For conditional requests (e.g., allocate resources A or resources B for a job): 

Motivation for #1 & #2:  start the job sooner, trading lower performance/efficiency/cost/utilization… for a faster start time

Use Cases:

1.      User requests job allocating 64 cores; if the job will be started sooner if it requested 32 cores, then run it on 32 cores instead; ditto for 16 cores

a.      Multiple distinct resource request options are provided, and only one is chosen and allocated for the job

      1. The use case has only a single, node-level resource

b.      The resource request options are prioritized first by site-policy, then by the order provided by the user.  If any resource request option can be started (based on site-policy and available resources), the highest priority option is started.
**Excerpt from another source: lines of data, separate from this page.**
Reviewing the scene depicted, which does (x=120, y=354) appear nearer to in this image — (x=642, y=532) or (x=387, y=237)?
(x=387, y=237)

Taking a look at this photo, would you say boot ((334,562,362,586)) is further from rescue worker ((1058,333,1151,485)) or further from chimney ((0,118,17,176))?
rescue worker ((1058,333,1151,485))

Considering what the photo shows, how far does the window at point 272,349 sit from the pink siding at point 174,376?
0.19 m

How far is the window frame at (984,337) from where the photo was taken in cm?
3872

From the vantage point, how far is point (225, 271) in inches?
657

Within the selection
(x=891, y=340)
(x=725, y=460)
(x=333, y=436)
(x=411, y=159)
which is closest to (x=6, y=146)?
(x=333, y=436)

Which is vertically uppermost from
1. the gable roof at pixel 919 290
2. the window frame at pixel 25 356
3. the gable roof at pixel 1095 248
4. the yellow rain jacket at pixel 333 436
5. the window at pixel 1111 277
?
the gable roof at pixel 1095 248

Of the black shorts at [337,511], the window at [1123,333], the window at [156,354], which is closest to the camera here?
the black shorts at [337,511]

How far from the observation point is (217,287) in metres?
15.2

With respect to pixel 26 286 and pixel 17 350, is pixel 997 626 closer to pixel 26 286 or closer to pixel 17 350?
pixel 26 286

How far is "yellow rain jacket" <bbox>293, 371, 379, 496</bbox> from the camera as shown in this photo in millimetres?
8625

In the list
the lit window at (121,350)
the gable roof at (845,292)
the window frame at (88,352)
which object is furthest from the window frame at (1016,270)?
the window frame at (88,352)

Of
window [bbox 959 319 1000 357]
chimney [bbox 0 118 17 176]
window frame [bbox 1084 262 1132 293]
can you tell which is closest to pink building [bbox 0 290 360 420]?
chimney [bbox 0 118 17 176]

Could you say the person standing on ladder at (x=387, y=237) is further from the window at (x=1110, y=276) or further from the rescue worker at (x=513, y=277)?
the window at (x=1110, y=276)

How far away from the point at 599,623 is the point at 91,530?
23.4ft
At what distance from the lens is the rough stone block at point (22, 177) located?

2.      User requests or admin forces job to allocate “like nodes”; “like nodes” all have the same value for some property, resource, or attribute, such as (a) all nodes have the same CPU type (e.g., Intel Sandybridge) or (b) all nodes are attached to the same network fabric (e.g., QDR Infiniband).  (Note: so far, this is exactly the behavior of “place=group=X” in PBS Pro.)   Further, if the job will be started sooner if the job requested like nodes based on a different “like value”, then run it on nodes with that “like value” (e.g., use Intel IvyBridge versus Intel SandyBridge or use FDR Infiniband versus QDR Infiniband).  Ditto for a third choice of “like value”.

a.      Multiple distinct resource request options are provided, and only one is chosen and allocated for the job

      1. The use case has only a single, non-consumable, node-level resource

b.      The resource request options are prioritized first by site-policy, then by the order provided by the user.  If any resource request option can be started (based on site-policy and available resources), the highest priority option is started.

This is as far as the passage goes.